(Records in a dataset)

>> start

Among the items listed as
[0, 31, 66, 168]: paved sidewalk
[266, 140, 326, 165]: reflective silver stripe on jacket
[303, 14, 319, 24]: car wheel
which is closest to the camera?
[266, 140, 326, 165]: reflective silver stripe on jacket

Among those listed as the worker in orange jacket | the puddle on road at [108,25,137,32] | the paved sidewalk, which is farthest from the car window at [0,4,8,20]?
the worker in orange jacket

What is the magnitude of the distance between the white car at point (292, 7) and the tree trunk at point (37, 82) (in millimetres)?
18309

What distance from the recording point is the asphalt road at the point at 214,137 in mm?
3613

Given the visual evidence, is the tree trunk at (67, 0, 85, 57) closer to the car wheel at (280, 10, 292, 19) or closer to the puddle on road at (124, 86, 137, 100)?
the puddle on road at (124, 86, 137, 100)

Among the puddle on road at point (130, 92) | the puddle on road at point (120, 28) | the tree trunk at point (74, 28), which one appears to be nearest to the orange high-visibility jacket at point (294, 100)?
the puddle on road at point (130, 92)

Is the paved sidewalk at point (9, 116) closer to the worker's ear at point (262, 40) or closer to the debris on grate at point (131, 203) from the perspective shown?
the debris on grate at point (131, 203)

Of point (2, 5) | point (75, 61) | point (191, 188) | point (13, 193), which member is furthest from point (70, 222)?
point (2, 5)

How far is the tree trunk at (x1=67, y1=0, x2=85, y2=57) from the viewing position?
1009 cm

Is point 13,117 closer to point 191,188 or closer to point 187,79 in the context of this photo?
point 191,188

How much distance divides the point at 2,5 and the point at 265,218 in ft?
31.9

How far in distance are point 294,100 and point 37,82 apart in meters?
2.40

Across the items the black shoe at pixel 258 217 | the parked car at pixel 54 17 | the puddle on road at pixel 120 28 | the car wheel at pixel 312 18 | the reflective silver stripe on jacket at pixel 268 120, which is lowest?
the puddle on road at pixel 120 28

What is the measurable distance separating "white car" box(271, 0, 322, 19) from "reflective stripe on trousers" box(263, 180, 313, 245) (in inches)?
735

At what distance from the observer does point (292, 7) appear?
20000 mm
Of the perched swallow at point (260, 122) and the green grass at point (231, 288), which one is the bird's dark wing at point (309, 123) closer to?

>> end

- **Exercise**:
Arrange the lines of the listing from the line containing "What is the measurable" through the end of the listing as a Markdown table with the columns n and Line. Put a row number under n and each line under Line, and leave out blank lines.

- **Complete answer**:
| n | Line |
|---|---|
| 1 | What is the measurable distance separating "white car" box(271, 0, 322, 19) from "reflective stripe on trousers" box(263, 180, 313, 245) (in inches)? |
| 2 | 735 |
| 3 | At what distance from the observer does point (292, 7) appear? |
| 4 | 20000 mm |
| 5 | Of the perched swallow at point (260, 122) and the green grass at point (231, 288), which one is the bird's dark wing at point (309, 123) closer to? |